How laboratory tests fit as major and minor deficits is not clear; further investigation is required. The rate of accumulation of laboratory deficits with age was much lower although it may occur commonly in younger adults. Adding more deficits to the FI can strengthen its predictive ability (Gobbens and van Assen 2012); here, the 68-item FI-Combined showed a higher hazard ratio than did the 36-item FI-Self-report and 32-item FI-Lab. Similarly, both previous FI-Lab studies (Blodgett et al. 2016; Howlett et al. 2014) showed that combining self-reported and clinical measures increased the prediction of mortality. Whether this reflects more the number of items or their nature is not clear and requires further investigation (Gobbens and van Assen 2012; Mitnitski et al. 2017; O’Connell et al. 2015).

Our data must be interpreted with caution. Even though the 2003–2004 and 2005–2006 cohorts included over 20,000 subjects, due to age restrictions and missing laboratory data (~ 10% of those eligible), only 8888 were included here. Excluded individuals were likely older and potentially frailer.
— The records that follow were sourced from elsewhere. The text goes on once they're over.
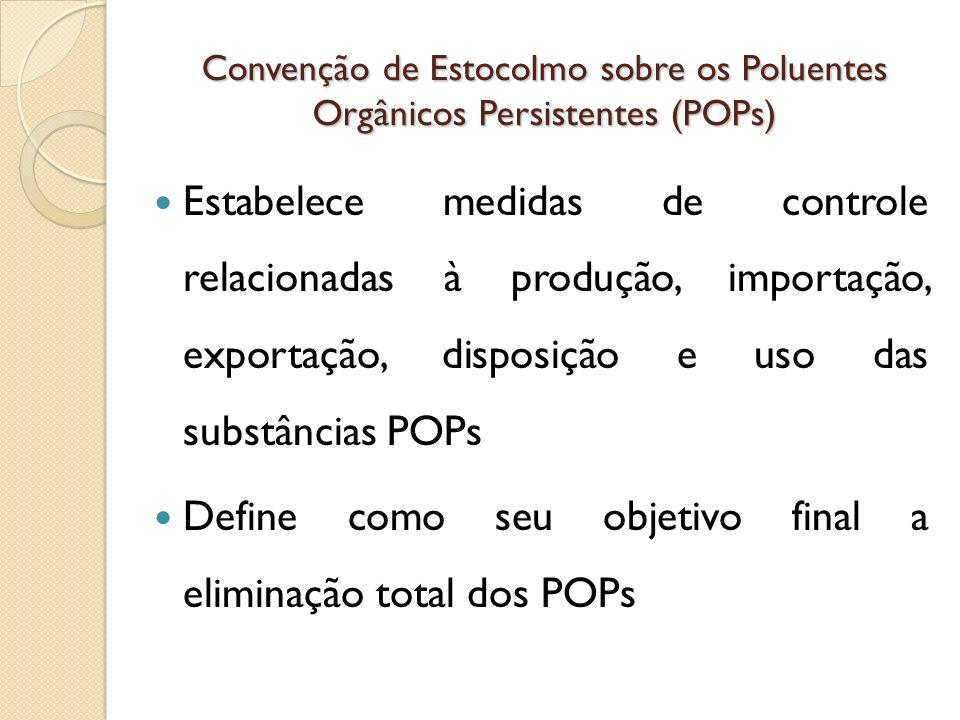 Define como seu objetivo final a eliminação total dos POPs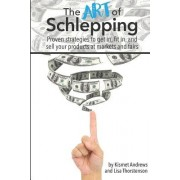 The Art of Schlepping: Proven Strategies to Get In, Fit In, and Sell Your Products at Markets and Fairs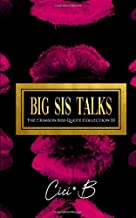 Big Sis Talks: The Crimson Kiss Quote Collection III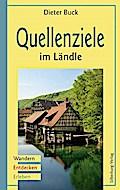 Quellenziele im Ländle: Wandern, Entdecken, E ...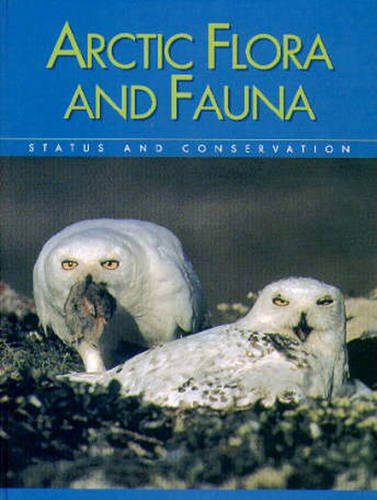 Arctic Flora and Fauna: Status and Conservation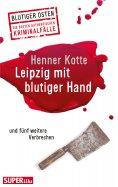 eBook: Leipzig mit blutiger Hand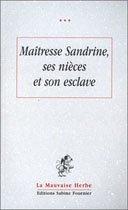 9782909850245: MAITRESSE SANDRINE, SES DEUX NIECES...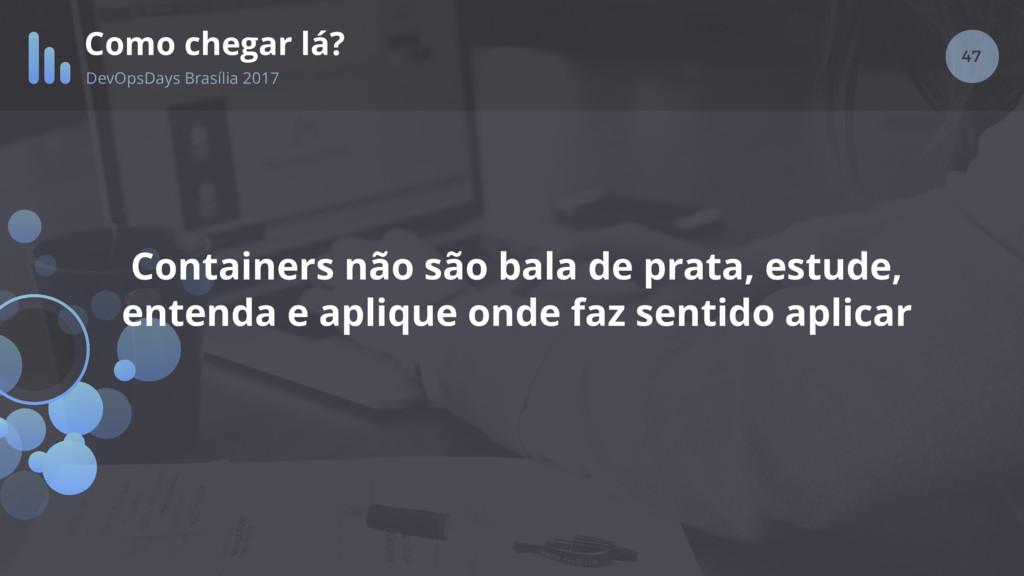 47 Como chegar lá? DevOpsDays Brasília 2017 Con...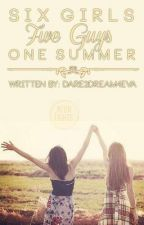 Six Girls, Five Guys, One Summer (One Direction) by Dare2Dream4eva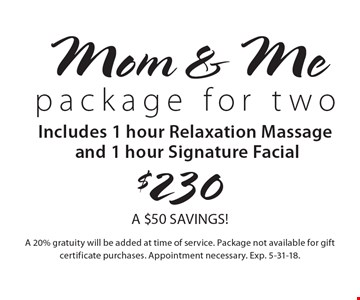 $230 Mom & Me package for two. Includes: 1 hour Relaxation Massage and 1 hour Signature Facial. A $50 SAVINGS! A 20% gratuity will be added at time of service. Package not available for gift certificate purchases. Appointment necessary. Exp. 5-31-18.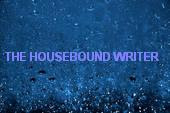 The Housebound Writer
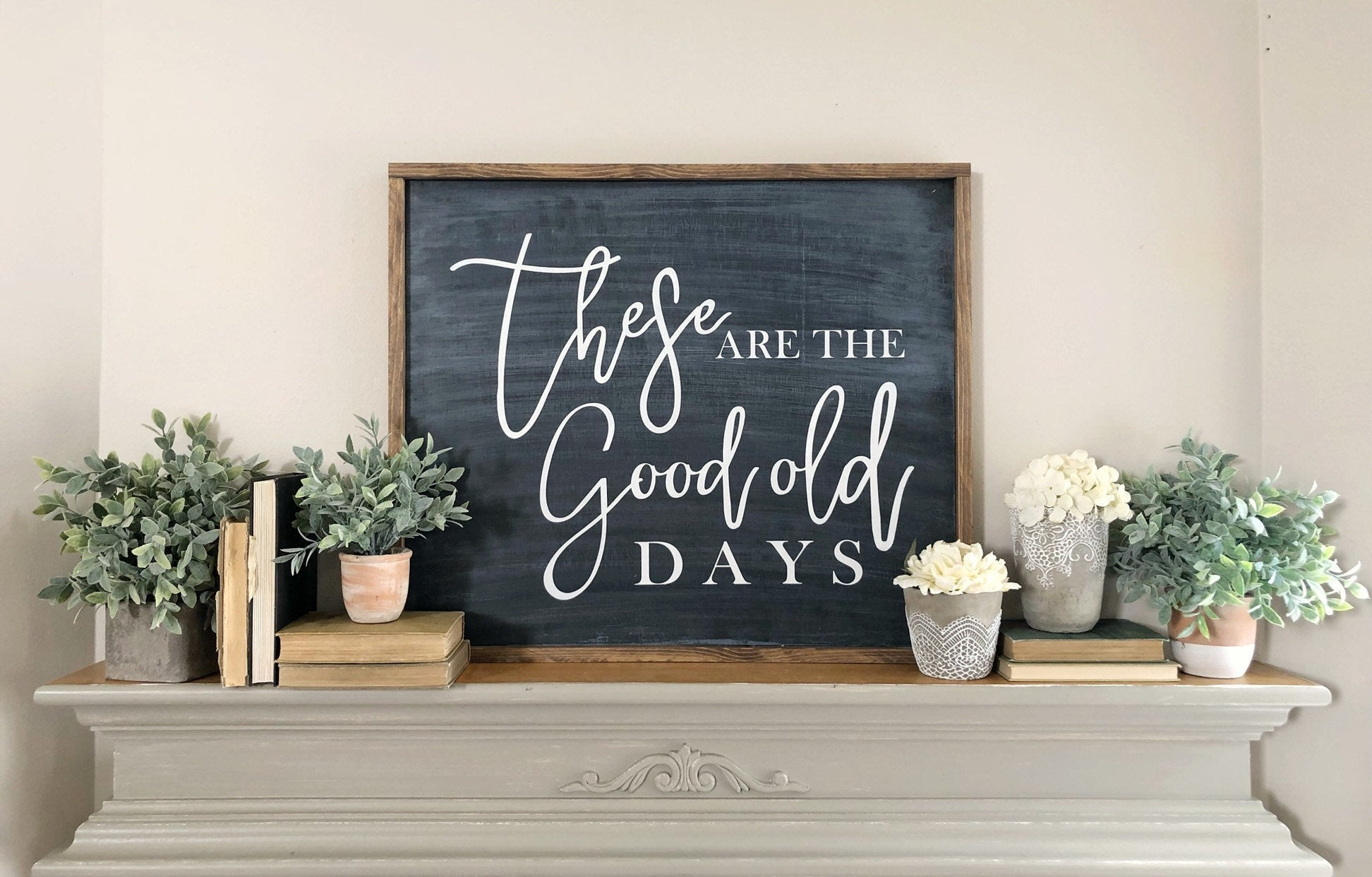 These Are The Good Old Days sign 32x26 | These Are The Good Old Days | These Are The Good Old Days Sign | Farmhouse Sign | L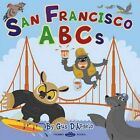 San Francisco ABCs by Gus D'Angelo (Board book, 2011)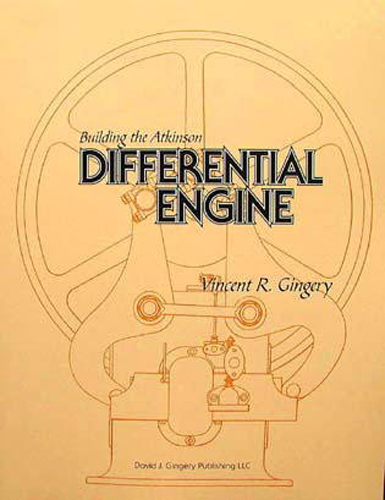 Building the Atkinson Differential Engine by Vince Gingery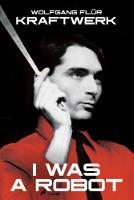 Flur, Wolfgang - Kraftwerk: I Was a Robot - 9781785585807 - V9781785585807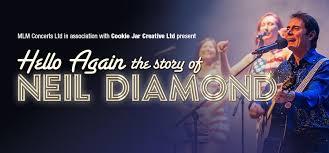 Hello Again- The Story of <b>Neil Diamond</b> | Hull New Theatre & Hull ...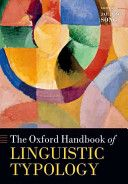 The Oxford handbook of linguistic typology / edited by Jae Jung Song - Oxford : Oxford University Press, 2013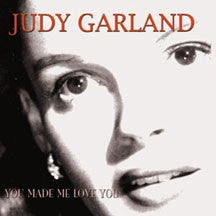 Judy Garland - You Made Me Love You (CD)
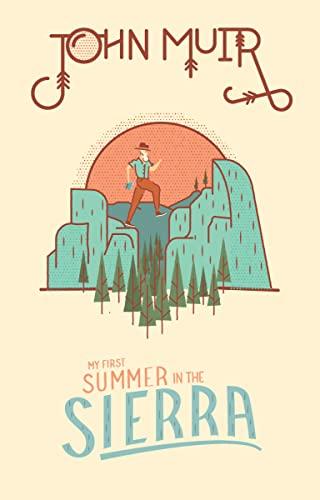 9781423649120: John Muir: My First Summer in the Sierra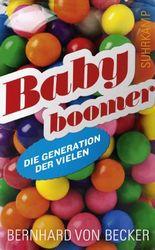 Babyboomer: Eine Generationenbiografie (suhrkamp taschenbuch)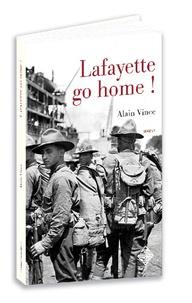 Alain Vince - Lafayette, go home ! - Saint-Nazaire 1919.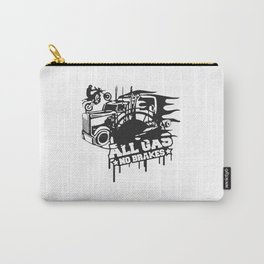 All Gas no Brakes Carry-All Pouch
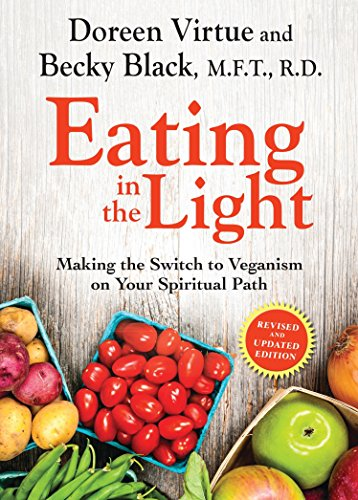 9781401945275: Eating in the Light: Making the Switch to Veganism on Your Spiritual Path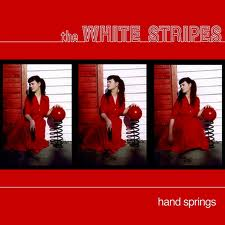 THE WHITE STRIPES... - HANDSPRINGS / RED DEATH...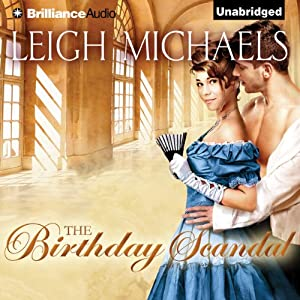 The Birthday Scandal | [Leigh Michaels]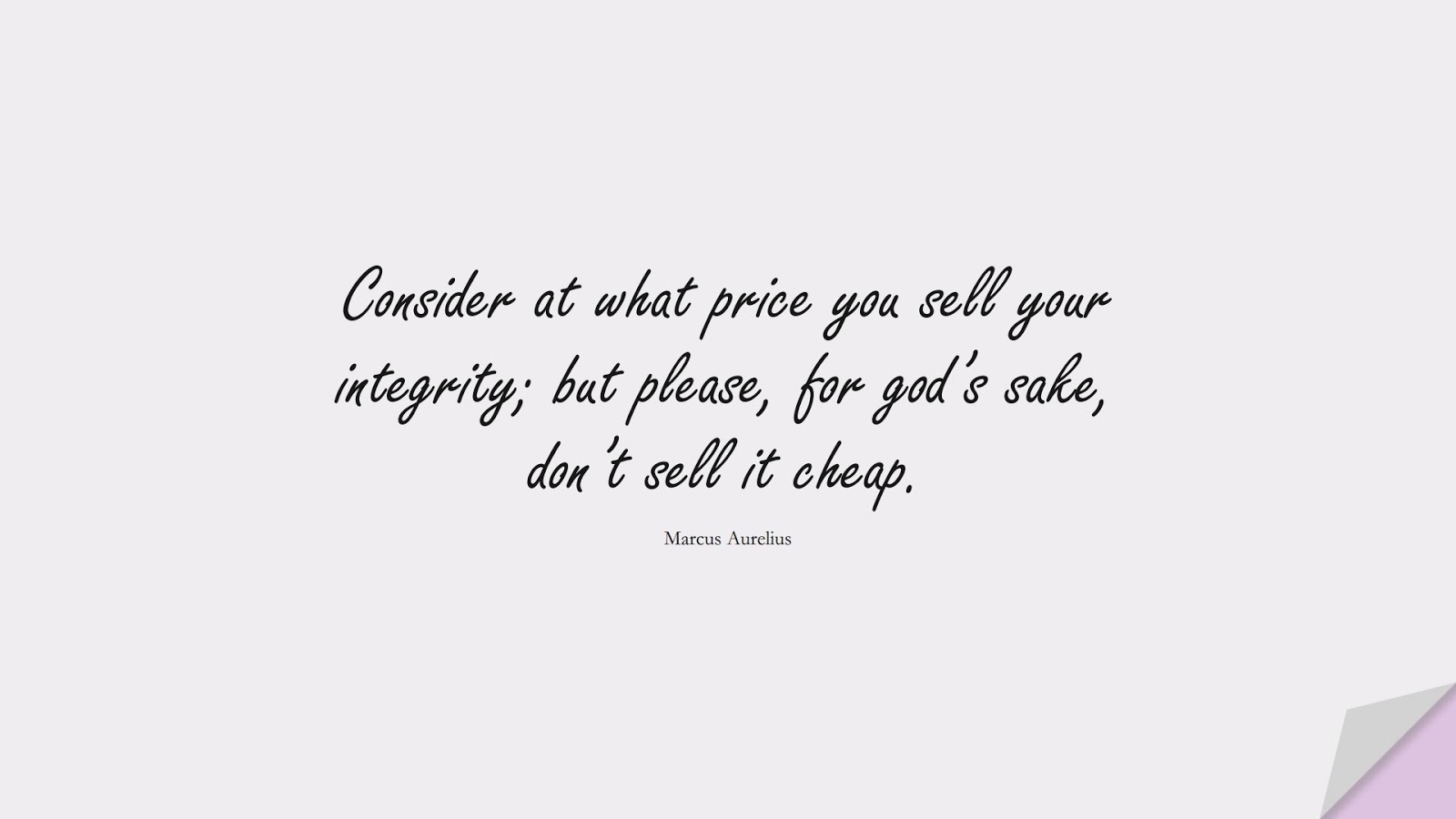 Consider at what price you sell your integrity; but please, for god's sake, don't sell it cheap. (Marcus Aurelius);  #MarcusAureliusQuotes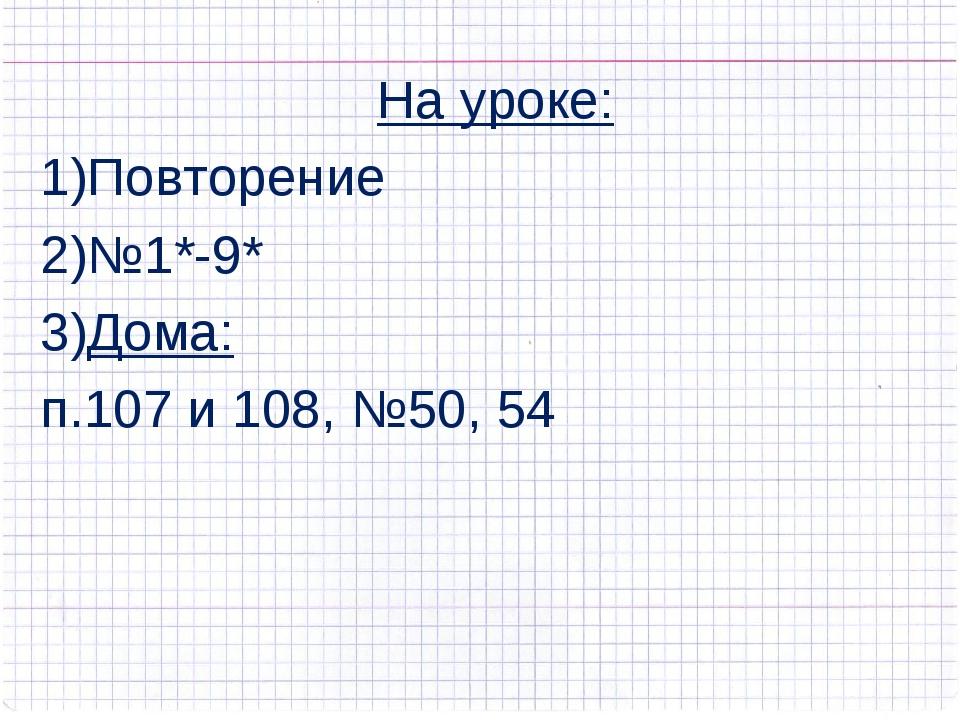 На уроке: Повторение №1*-9* Дома: п.107 и 108, №50, 54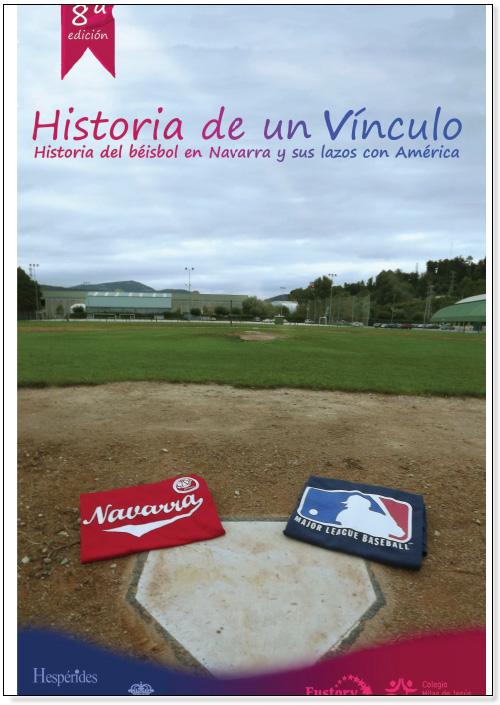 """2º premio """"Historia de un vínculo. El béisbol en Navarra y sus lazos con América"""" Marcos Gómez García."""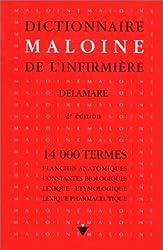 DICTIONNAIRE MALOINE DE L'INFIRMIERE. 2ème édition
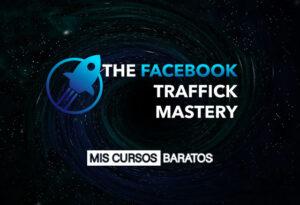 The Facebook Traffick Mastery 2020 de Carlos Muñoz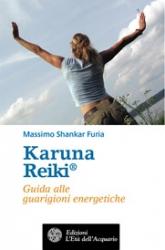 Karuna Reiki®  Massimo Shankar Furia   L'Età dell'Acquario Edizioni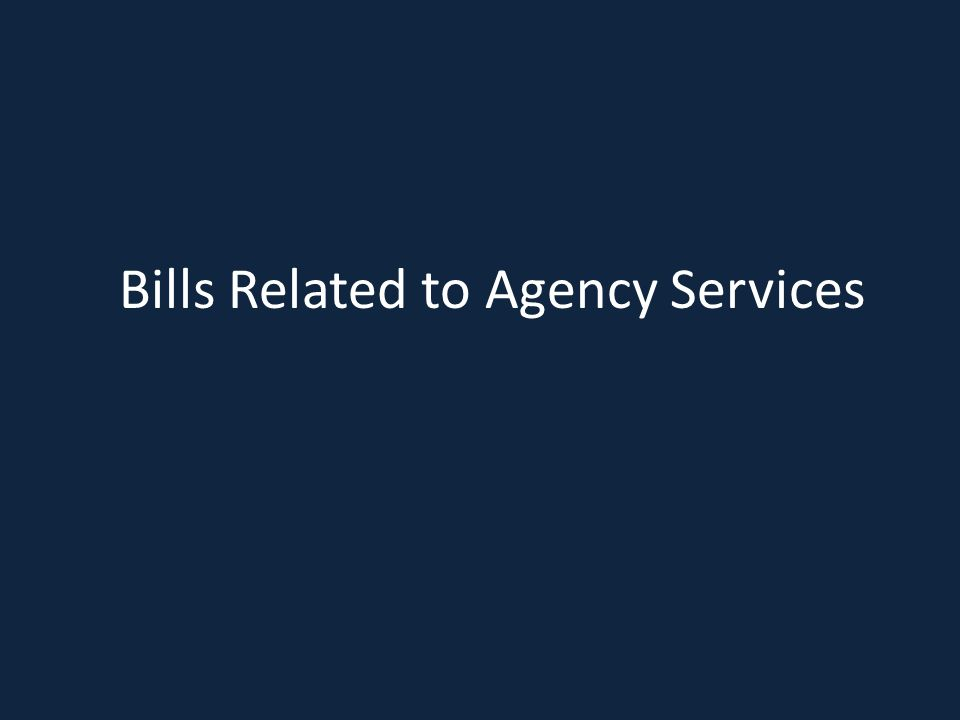 Bills Related to Agency Services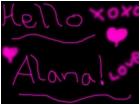 Hello Alana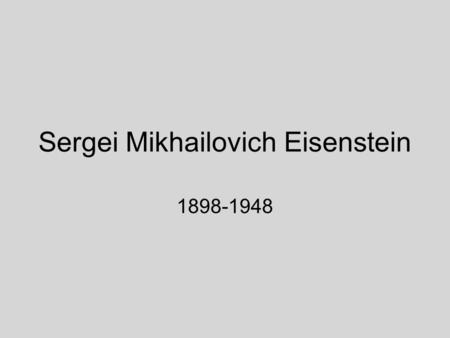 Sergei Mikhailovich Eisenstein 1898-1948. Eisenstein: early biography Born in Riga, Latvia, into the family of a prominent architect and engineer Father.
Nonetheless, our data are consistent with previous findings using a similar FI-Lab approach (Blodgett et al. 2016; Howlett et al. 2014). The cross-sectional nature of NHANES restricted the outcomes of interest to mortality, and we were unable to investigate if subclinical deficits were detectable prior to clinical ones, although the findings here (Fig. 1) suggest that this is plausible. Future research should examine the association between frailty (as measured by the FI-Lab) and other health measures, particularly in a younger sample, as well as examining temporal prevalence of frailty deficits. Clinically visible deficits must arise as a consequence of what is happening at the organ, tissue and cellular/subcellular level. Exactly how subcellular deficits scale up to become clinically visible is not yet clear. A recent proposal suggests that, in general, this reflects accumulation of damage that goes unremoved or unrepaired, and can be modelled at a systems level (Mitnitski et al. 2017). These ideas are motivating further inquiry by our group.

Conclusions

This study sheds light on the association between pre-clinical deficits and mortality. Here, we demonstrated the usefulness of the FI-Lab in support of the concept that the deficit accumulation of ageing occurs earlier in life and has potential to assist in early identification of frailty. Whether individuals who show only laboratory and clinical test abnormalities develop frailty sooner is not yet known, but their higher mortality rates in the CSHA suggests that this is likely (Howlett et al. 2014). In conclusion, this paper establishes three key points abut population ageing: first, it suggests that even minor laboratory abnormalities, as they accumulate, increase mortality risk; second, it is a strong test of how deficits scale earlier in life to become clinically visible; and third, it greatly opens up the feasibility of expanding the content of a frailty index in routine practice.